[[ Extract provided, beginning ]]
Since its success at the 2018 Cannes Film Festival, Belgium’s Girl has been causing quite a stir. Director Lukas Dhont has been criticized for his casting of a cisgender male as the teenage transgender ballerina Lara, a longstanding point of contention for films depicting trans narratives. The cisgender casting may have attracted the most controversy thus far, but Girl’s biggest red flag is Dhont’s flagrant obsession with the deterioration of Lara’s genitals.
Lara, played by Viktor Polster in his film debut, is a passionate young teenager eager to pursue her dancing at a top academy while trying to live a life unhindered by the prejudices toward her gender identity. She has a loving father, supportive instructor, and caring medical professionals but encounters discrimination from her peers and, in one bizarre instance, a professor who outright polls the female members of their class regarding their comfort toward Lara in the middle of a lesson. As cringe-worthy as that moment sounds, it’s just the tip of the iceberg for Lara’s downward spiral.
In many ways, Lara isn’t really the main character in Girl. Lara’s crotch is a much more potent force that Dhont seems hellbent on featuring at every possible moment. The film features multiple scenes of Polster’s teenage penis in plain view and several close-ups of his pubic region that’s been bloodied by Lara’s excessive taping. Any narrative value of these scenes dries up by the third go-around, leaving the sense that Dhont is farming the transgender body for all its voyeuristic worth.
Suffering has been a common theme of many, if not most, transgender narratives. Dhont takes Lara’s sadness to extreme degrees, with practically every scene dedicated either to her humiliation or the steady decline of her mental health. This hyper-focus on misery comes at the expense of Polster’s performance, whose range is essentially confined to either very sad or completely despondent. There are a few scattered moments where Polster delivers subtle expressions that showcase his talent as an actor, but the torment is so heavy-handed that it robs him of any chance to leave an impression other than the boilerplate sympathy one should naturally feel toward a teenager that’s in as much visible pain as Lara.
Girl’s timeline deserves considerable scrutiny with regard to Lara’s transition. While hormone replacement therapy is a process that’s highly individualistic in nature, it is never something that happens overnight or even in a few weeks. Based on the start of the semester and a New Year’s Eve celebration toward the end, the bulk of the film appears to take place over a six-month span, the very early stages of HRT. Dissatisfaction with progress is hardly out of the ordinary, but Dhont makes several decisions that demonstrate his fundamental lack of understanding of how transitioning works.
There’s a scene early on that features a consultation for gender confirmation surgery before Lara’s even started hormones, something that makes little sense even before you consider how delicately doctors approach treatment for transgender youth. Lara later learns that her surgery must be delayed due to her tucking, in what would be an absurdly early point for that to even be on the table, especially since her father and therapist were aware of her depression. Realistically, surgery wouldn’t be on the table for years for a teenager like Lara. Fictional narratives aren’t exactly expected to showcase complex issues in a completely authentic fashion, but Dhont plays fast and loose with the details in a way that demonstrates how little he’s interested in portraying even a semi-realistic transition. For Girl, Lara’s bloodied crotch takes precedent over anything else interesting about her identity.
[[ Extract provided, end ]]
[[ Supplied entries, beginning ]]
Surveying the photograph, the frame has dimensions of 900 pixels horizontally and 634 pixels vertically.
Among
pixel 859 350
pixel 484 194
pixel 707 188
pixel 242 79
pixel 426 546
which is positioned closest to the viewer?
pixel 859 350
[[ Supplied entries, end ]]
About this exercise:
Rewrite the section of the review of Girl that opens with "Suffering has been" and closes with "pain as Lara.", replacing "torment" with "anguish".

Answer area:
Suffering has been a common theme of many, if not most, transgender narratives. Dhont takes Lara’s sadness to extreme degrees, with practically every scene dedicated either to her humiliation or the steady decline of her mental health. This hyper-focus on misery comes at the expense of Polster’s performance, whose range is essentially confined to either very sad or completely despondent. There are a few scattered moments where Polster delivers subtle expressions that showcase his talent as an actor, but the anguish is so heavy-handed that it robs him of any chance to leave an impression other than the boilerplate sympathy one should naturally feel toward a teenager that’s in as much visible pain as Lara.